В этих обстоятельствах я отказываюсь впадать в депрессию. Я утешаю себя мыслью, что если 25 июня — начало зимы, то, по крайней мере, есть следующее лето, которого я могу ждать. Следующим летом может случиться что угодно. Полагаю, ученый был бы весьма удивлен, если бы солнце отказалось вставать однажды утром или, встав, отказалось ложиться снова. Меня бы это не удивило. Удивительно то, что природа продолжает делать одни и те же вещи одним и тем же образом год за годом; любая внезапная маленькая неуместность с ее стороны была бы вполне понятна. Когда мудрецы так уверенно говорят нам, что в 1921 году будет солнечное затмение, невидимое в Гринвиче, не испытывают ли они никаких сомнений по мере приближения дня? Взглядывают ли они вверх от своей рыбки в назначенный час, просто на случай, если оно ВСЕ-ТАКИ будет видно? Или если они отправились в Пернамбуку, или куда там лучше всего смотреть, задаются ли они вопросом… может быть… и говорят друг другу накануне вечером, что, конечно, они в любом случае ехали в Пернамбуку, чтобы навестить тетю?

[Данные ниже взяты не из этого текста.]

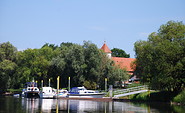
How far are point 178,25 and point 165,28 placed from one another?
318 cm

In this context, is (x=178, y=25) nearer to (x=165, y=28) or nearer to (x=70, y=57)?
(x=165, y=28)

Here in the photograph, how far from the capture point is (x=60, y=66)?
75.4 m

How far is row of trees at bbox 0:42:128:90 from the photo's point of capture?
7288cm

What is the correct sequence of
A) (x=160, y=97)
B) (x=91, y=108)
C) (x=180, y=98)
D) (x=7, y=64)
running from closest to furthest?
(x=91, y=108)
(x=180, y=98)
(x=160, y=97)
(x=7, y=64)

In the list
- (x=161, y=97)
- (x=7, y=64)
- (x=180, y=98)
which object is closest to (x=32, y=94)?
(x=7, y=64)

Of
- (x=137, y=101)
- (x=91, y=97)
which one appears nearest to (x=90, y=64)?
(x=91, y=97)

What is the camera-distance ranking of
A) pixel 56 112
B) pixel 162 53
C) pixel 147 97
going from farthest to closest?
pixel 147 97, pixel 162 53, pixel 56 112

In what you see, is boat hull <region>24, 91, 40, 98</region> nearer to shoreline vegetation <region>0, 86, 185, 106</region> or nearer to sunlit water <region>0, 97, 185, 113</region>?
shoreline vegetation <region>0, 86, 185, 106</region>

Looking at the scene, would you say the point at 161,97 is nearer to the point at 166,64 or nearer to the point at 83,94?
the point at 166,64

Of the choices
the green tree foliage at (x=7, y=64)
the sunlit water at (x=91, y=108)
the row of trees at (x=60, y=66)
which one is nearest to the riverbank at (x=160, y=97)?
the sunlit water at (x=91, y=108)

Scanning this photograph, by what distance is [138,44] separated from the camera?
73188 millimetres

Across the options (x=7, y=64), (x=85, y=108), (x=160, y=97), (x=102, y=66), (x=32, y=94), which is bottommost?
(x=85, y=108)

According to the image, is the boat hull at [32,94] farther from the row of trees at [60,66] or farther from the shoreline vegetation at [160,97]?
the shoreline vegetation at [160,97]

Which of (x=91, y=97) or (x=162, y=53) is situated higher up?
(x=162, y=53)
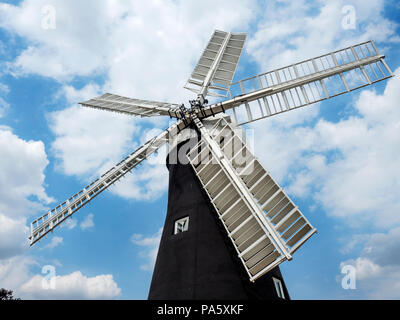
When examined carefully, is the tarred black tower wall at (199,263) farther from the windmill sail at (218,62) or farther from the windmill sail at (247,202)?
the windmill sail at (218,62)

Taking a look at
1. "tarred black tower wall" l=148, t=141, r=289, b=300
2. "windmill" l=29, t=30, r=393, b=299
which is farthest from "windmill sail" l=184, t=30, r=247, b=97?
"tarred black tower wall" l=148, t=141, r=289, b=300

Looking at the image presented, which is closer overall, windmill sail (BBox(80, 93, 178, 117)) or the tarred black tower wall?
the tarred black tower wall

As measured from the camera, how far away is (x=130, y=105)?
14.0 meters


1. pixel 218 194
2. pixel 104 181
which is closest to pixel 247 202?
pixel 218 194

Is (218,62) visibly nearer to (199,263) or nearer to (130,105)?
(130,105)

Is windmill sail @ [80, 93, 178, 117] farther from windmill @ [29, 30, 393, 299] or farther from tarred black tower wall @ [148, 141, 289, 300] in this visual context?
tarred black tower wall @ [148, 141, 289, 300]

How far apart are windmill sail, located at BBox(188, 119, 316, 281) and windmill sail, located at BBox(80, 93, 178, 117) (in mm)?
3181

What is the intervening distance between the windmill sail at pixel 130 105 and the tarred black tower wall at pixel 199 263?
405 cm

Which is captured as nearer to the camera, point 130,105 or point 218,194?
point 218,194

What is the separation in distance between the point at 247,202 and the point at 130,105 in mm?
8191

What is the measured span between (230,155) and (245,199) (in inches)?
82.7

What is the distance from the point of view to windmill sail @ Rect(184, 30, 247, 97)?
13.4 metres

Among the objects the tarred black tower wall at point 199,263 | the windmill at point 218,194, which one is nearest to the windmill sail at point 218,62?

Возможно, нет. Но что касается меня, я не так уверен, и у меня есть надежда, что, безусловно, в следующем году, возможно, даже в этом году, дни будут продолжать удлиняться после того, как лето закончится.
У книжного киоска
Я часто мечтал стать бакалейщиком. Быть окруженным таким количеством интересных вещей — сардинами, консервированной малиной, печеньем с сахаром сверху, цукатами из имбиря, ветчиной, зельцем под стеклом, всем, по сути, что делает жизнь стоящей; в один момент подниматься по лестнице в поисках мускатного ореха, в следующий — нырять под прилавок в погоне за корицей; подавать маленьким девочкам полпенни грушевых леденцов, а важным людям, вроде вас и меня, — пинту вишневого джина — разве это не следовать королю профессий? Однажды я открою бакалейную лавку, и вы найдете меня в свободные вечера в фартуке за прилавком. Присмотритесь к смородине на витрине, когда будете входить — у меня есть идея для чего-то художественного в плане узоров там; но, как вы меня любите, не предлагайте ничего покупать. Мы, бакалейщики, выставляем смородину только для вида, и чтобы мы могли роскошно запускать в нее пальцы, когда нет торговли. У меня есть хороший ассортимент песочного печенья, мадам, если я смогу найти коробку, но никакой смородины сегодня вечером, умоляю вас.
Да, быть бакалейщиком — значит жить хорошо; но, в конце концов, это не значит видеть жизнь. Бакалейщик, насколько это возможно для человека, который продает и душистое мыло, и пильчард, стал бы ограниченным. Мы не вступаем в контакт с внешним миром много, кроме как через посредство консервированного омара, а продать человеку консервированного омара — это не значит держать руку на его пульсе. Консервированный омар не определяет человека. Все покупатели одинаковы для бакалейщика, при условии, что их деньги хороши. Я понимаю теперь, что был слишком поспешен в решении стать бакалейщиком. Это скорее для старости. Пока ты молод и интересуешься людьми, а не вещами, есть только одна профессия, которой стоит следовать, — профессия продавца книжного киоска.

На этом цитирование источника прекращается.